Daftar Blog Saya

Rabu, 01 Mei 2013

HARI PENDIDIKAN NASIONAL dan PENGALAMAN AYAHKU MENGAJAR DI MALAYSIA


Ayahku, berfoto bersama dengan  guru daan siswa di Sekolah SMA (sekarang sekolah Teknik) Sultan Ismail , Johor Baharu Malaysia , 1973
 





Ayahku, berfoto bersama dengan para guru di Sekolah SMA (sekarang sekolah Teknik) Sultan Ismail , Johor Baharu Malaysia , 1973

Ayahku m berfoto bersama dengan  sebagian siswa  muridnya di Sekolah Sultan Ismail , SMA, di Johor Baharu , Malaysia tahun 1973



SELAMAT HARI PENDIDIKAN NASIONAL

Cerita Pendidikan di Malaysia
Tahun 1960 hingga 1970an
(Guru-guru Asal Indonesia turut Berjasa).


Ayahku Amir Achmad, berfoto bareng Pak Syahrir (sesama pengajar) dan murid siswa siswi di Sekolah Sultan Ismail , Johor Baharu , Malaysia 1973


            Dalam acara TV One , INDONESIA LAWYERS CLUB, bulan April 2013, saya tergelitik mendengar  bahasan tentang UJIAN NASIONAL. Ketika Bapak Yusuf Kalla mengungkapkan bahwa ujian negara  bukan hal baru, tapi tahun 1950 dan 1960 hingga 1972 sudah ada.
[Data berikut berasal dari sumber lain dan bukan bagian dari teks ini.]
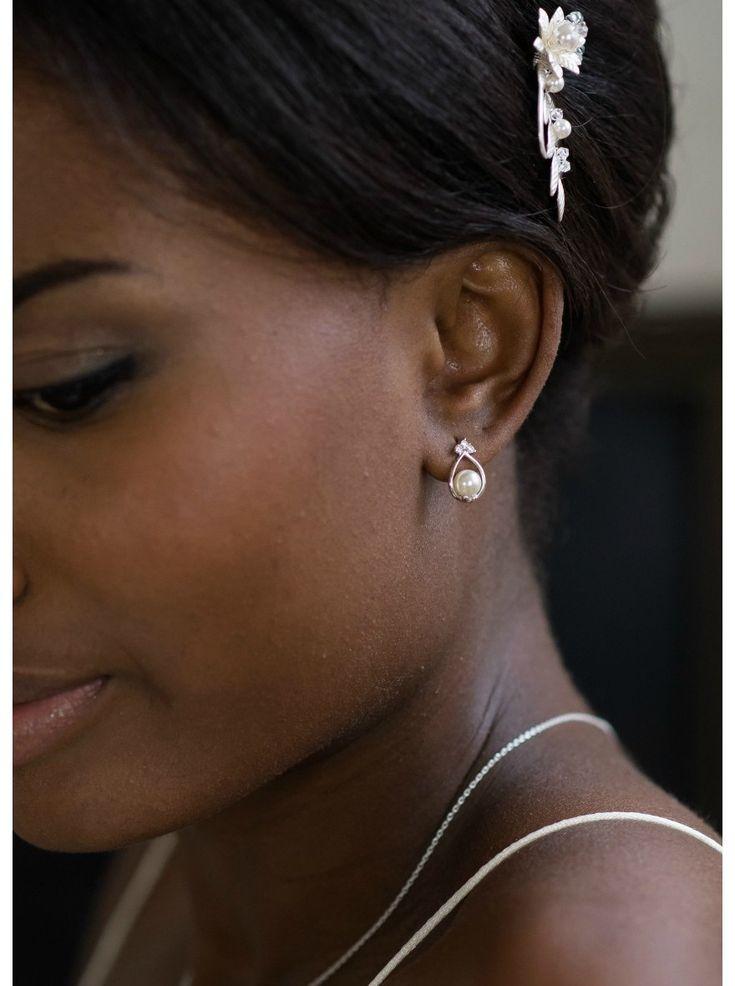 Des boucles d'oreilles simples et raffinées qui apporteront une petite touche discrète à votre parure de mariage.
Akan tetapi menurut beliau, sejak tidak diadakannya ujian negara setelah 1972 dan seterusnya kualitas pendidikan kita terus merosot, dan tertinggal jauh dibandingkan dari Malaysia bahkan Singapura.
            Ujian Nasional  menjadi perdebatan, ketika   terungkap tentang kecurangan yang tercipta dan mental curang yang semakin parah untuk mengantisipasi Ujian Nasional.
            Mungkin, benar niat baik Pak Yusuf Kalla, yang ingin memetakan kualitas pendidikan. Namun , menurut Retno Listyani pada prakteknya, ketika hasil ujian negara  yang diraih dengan cara curang , lalu digunakan untuk kelulusan atau alat ukur prestasi , maka berjatuhanlah korban-korban kecurangan. Yang terjadi  bukan lagi standar yang asli, tetapi standar hasil rekayasa.

            Simak beritaya di Tempo.co.id, …”- Federasi Serikat Guru Indonesia (FSGI) mencatat adanya kecurangan yang bersifat struktural pada Ujian Nasional di sekolah menengah atas (SMA) dan sekolah menengah kejuruan (SMK) di tujuh daerah, yaitu di Sumatera Utara, Brebes-Jawa Tengah, Pulau Muna-Sulawesi Tenggara, Bekasi-Jawa Barat, Pandeglang-Banten, Jawa Timur, dan DKI Jakarta…….

          

            Lantas  bagaimana bisa Malaysia yang tadinya  selalu  mengacu pendidikan di Indonesia kini bisa membangun kualitas dunia pendidikannya ?
            Saya mungkin bukan seorang ahli pendidikan, atau  profesor dan sebagainya. Namun ijinkan saya berbagi pengalaman masa kecil ketika saya pernah ikut ayah saya menjadi guru dan mengajar di sana, saya bahkan ikut mencicipi  pengalaman bersekolah di Johor Bahru Malaysia tahun 1970an.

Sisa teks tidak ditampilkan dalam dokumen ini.